## START Text passage
Diversity in Utility Regulation

          Last month’s essay, “Promoting Diversity and Prohibiting Discrimination: Is There a Regulatory Obligation to Society?,” addressed the Supreme Court’s 1976 decision in National Association for the Advancement of Colored People v. Federal Power Commission. The Court held that the Commission had no power to issue a rule banning racial discrimination. The reason: While certainly consistent with the general “public interest,” such a rule lay outside the Federal Power Act’s purpose, which was the electric industry’s economic performance.

          The essay accepted the premise that utility regulation is about economic performance, but argued that diversity in a utility’s board, executive suite, managerial ranks and employee base is relevant to a utility’s performance. A utility that looks like the community it serves will better serve that community. That premise supports, indeed requires, that regulators make diversity a priority. Regrettably, since that essay came out 10 years ago, few state commissions have taken the necessary actions. Maybe recent events can make a difference.
## END Text passage
## START Collected material
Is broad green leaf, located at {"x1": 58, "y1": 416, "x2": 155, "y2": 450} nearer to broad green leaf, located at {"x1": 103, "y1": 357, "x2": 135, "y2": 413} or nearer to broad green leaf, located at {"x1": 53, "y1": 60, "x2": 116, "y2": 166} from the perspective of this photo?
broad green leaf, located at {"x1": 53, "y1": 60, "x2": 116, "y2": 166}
## END Collected material
• Task details: In the diversity in utility regulation text, what did the Supreme Court hold in its 1976 decision in National Association for the Advancement of Colored People v. Federal Power Commission?

• Problem solution: The Court held that the Commission had no power to issue a rule banning racial discrimination.